From the earnings call transcript below, reproduce word for word the passage starting at "Okay. So just" and ending at "on to that?".

**Text segment**
□ □ □ □ □
Okay. So just a couple of down somewhat. We are not really breaking out wholesale retail split anymore. We have been predominately incrementally retail for quite a while now. And I don't think we are going to give a lot. And I think we have talked before in the 70% plus range of being retail to wholesale adds. Somewhere along that range. We are not going to continue to disclose that. Well, we have talked about is and I think Shawn can add to this, because we talk about steadily growing ARPU and steadily declining SAC. We are think, even the last time we talked about SAC, it was below our $700 target. So that's declined. I think Shawn, would you like to maybe give a little about the detail that we are describing in our Qs and add on to that?
Yes, I think that as Mark mentioned, the SAC has continued to decrease and we look to quarter-over-quarter, this quarter represented another decrease. So we are quite a bit below the $700 range of that target that we gave when we started out.
This is Rick. Almost 100% of that blue area that Mark talked about as expense is from retail.
Yes. Correct. Mike Crawford - B. Riley & Co.: Okay. Thank you. Just one more, switching gears. So you have got with new Ku/Ka terminal you have demonstrated for, say, government users. You have your new NSA certified terminal that also enables some roaming and then you also have been developing a modem or terminal with broader roaming commercial capabilities. When are these initiatives going to be available to be put into network?
Okay. So the main thing we talked about this Ku/Ka terminal is, think of it as both for government and commercial. And one, just to clarify, I am going to describe two different extreme value propositions. One value proposition would be, think of some company that advertises themselves as we are global. We may not have the absolute best coverage in every region but we have coverage everywhere. Okay. That would be one extreme. And the value proposition is coverage everywhere. And then another one, and this is the one, for instance that a regional airline like JetBlue finds attractive, as we have very, very attractive (inaudible) at a very attractive coverage in the U.S. market, which is much, much better than you would get on a purely global solution. And separately from that, we also tell people that we today support several hundred aircraft on a Ku band network that goes all around the world. That's primarily business jets and government aircraft, but not commercial aircraft. So this combination Ku/Ka basically allows us to stitch together both value propositions that we can provide, the best in a particular region coverage area and we can provide global. And for a lot of government aircraft, but also for a lot of long-haul aircraft, commercial aircraft, that's a really valuable proposition. So we will be able to ship production versions of that terminal next year. We have done tests flights, as I mentioned, on a Boeing 757 and we have shown test data to a bunch of different government customers, especially. But we are also making that available to commercial customers. And what we showed is that we can switch dynamically where we use different networks on Ka band or Ku band or on different types of Ka, Ku band satellites and we actually can integrate even other people's network standards as well. So that's the point of this. And we think it is going to have pretty good payoff in both markets, government and commercial. Mike Crawford - B. Riley & Co.: Okay. Thank you. And then a final question. Can you comment on status or thoughts of getting someone else interested in taking you up on the ViaSat-2 architect type system?
□ □ □ □ □
**Record extracts**
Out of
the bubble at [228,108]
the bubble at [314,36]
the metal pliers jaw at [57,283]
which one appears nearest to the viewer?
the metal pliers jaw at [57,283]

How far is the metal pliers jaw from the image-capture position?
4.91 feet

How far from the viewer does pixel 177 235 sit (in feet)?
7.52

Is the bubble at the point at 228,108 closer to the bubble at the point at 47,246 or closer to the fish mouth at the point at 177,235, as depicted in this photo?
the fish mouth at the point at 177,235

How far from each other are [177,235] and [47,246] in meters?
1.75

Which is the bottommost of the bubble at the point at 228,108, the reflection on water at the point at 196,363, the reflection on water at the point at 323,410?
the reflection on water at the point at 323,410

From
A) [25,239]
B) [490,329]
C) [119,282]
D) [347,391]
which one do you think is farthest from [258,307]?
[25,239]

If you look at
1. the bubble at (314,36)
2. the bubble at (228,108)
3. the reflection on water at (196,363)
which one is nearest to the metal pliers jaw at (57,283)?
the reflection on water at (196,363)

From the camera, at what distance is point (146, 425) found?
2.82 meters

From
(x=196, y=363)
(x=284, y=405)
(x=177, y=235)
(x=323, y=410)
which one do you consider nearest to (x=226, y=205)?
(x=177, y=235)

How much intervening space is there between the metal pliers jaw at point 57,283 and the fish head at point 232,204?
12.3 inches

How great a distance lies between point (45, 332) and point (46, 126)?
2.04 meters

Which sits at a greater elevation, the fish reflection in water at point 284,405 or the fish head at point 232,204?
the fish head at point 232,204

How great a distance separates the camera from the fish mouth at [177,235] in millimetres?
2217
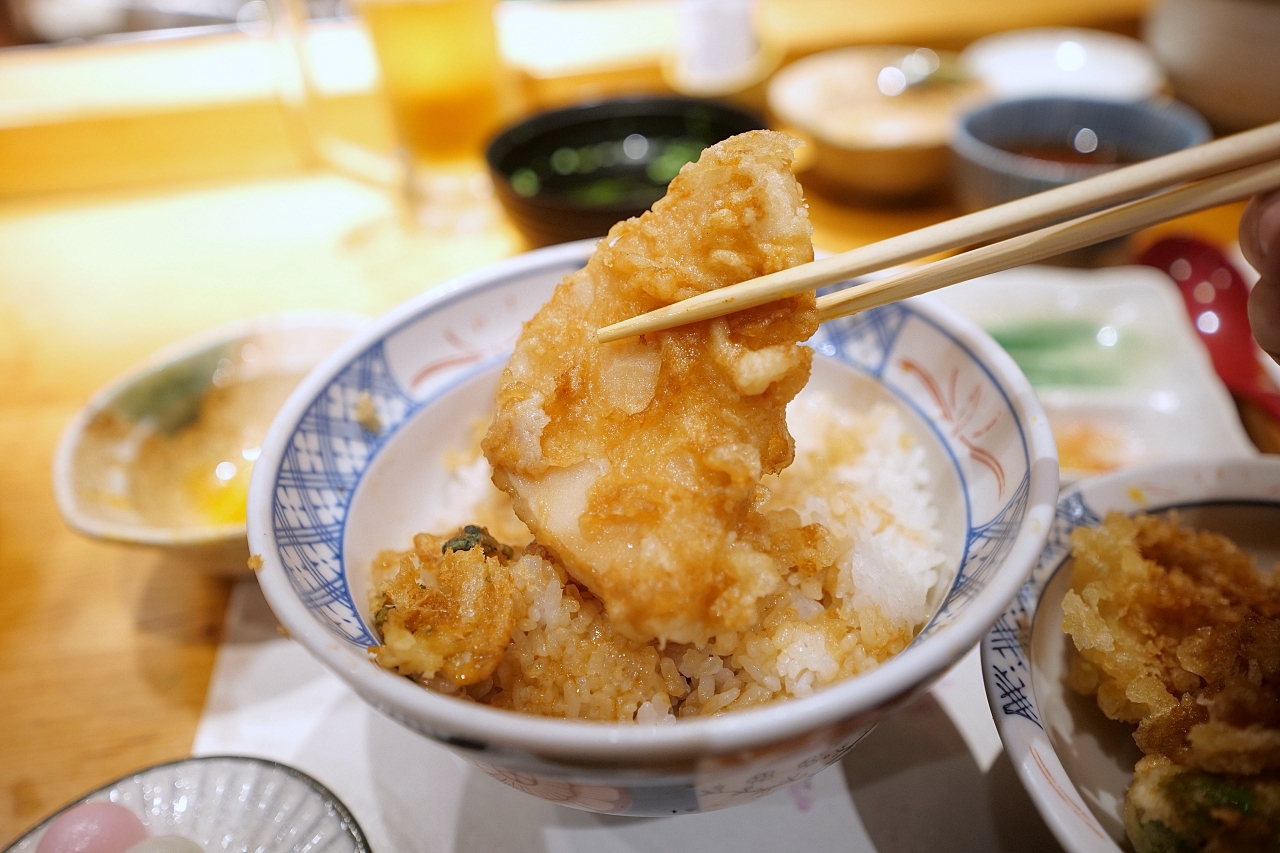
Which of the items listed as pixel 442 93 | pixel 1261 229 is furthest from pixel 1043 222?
pixel 442 93

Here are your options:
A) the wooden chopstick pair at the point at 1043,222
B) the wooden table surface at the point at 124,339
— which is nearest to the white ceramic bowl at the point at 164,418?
the wooden table surface at the point at 124,339

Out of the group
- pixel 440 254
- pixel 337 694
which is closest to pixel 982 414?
pixel 337 694

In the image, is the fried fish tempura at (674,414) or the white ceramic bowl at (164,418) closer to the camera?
the fried fish tempura at (674,414)

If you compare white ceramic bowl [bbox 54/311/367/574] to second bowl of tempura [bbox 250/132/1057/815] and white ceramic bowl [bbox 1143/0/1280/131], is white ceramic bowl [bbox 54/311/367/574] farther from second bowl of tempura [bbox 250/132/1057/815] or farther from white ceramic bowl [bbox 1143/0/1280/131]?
white ceramic bowl [bbox 1143/0/1280/131]

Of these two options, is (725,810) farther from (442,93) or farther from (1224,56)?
(1224,56)

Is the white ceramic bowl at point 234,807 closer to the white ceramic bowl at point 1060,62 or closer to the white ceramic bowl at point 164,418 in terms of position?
the white ceramic bowl at point 164,418

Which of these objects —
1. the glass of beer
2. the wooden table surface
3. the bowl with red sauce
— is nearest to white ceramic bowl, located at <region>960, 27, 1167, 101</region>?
the bowl with red sauce
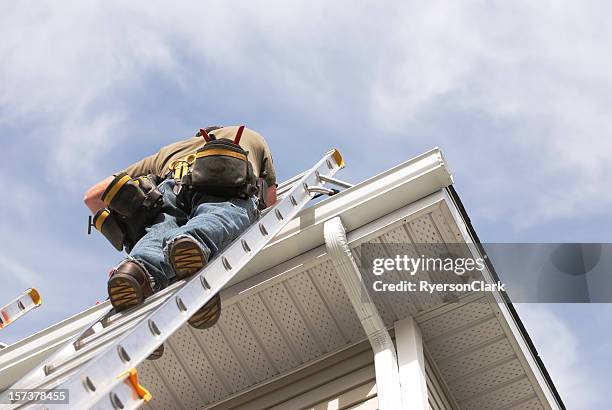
□ □ □ □ □
**Written response**
Okay. So just a couple of down somewhat. We are not really breaking out wholesale retail split anymore. We have been predominately incrementally retail for quite a while now. And I don't think we are going to give a lot. And I think we have talked before in the 70% plus range of being retail to wholesale adds. Somewhere along that range. We are not going to continue to disclose that. Well, we have talked about is and I think Shawn can add to this, because we talk about steadily growing ARPU and steadily declining SAC. We are think, even the last time we talked about SAC, it was below our $700 target. So that's declined. I think Shawn, would you like to maybe give a little about the detail that we are describing in our Qs and add on to that?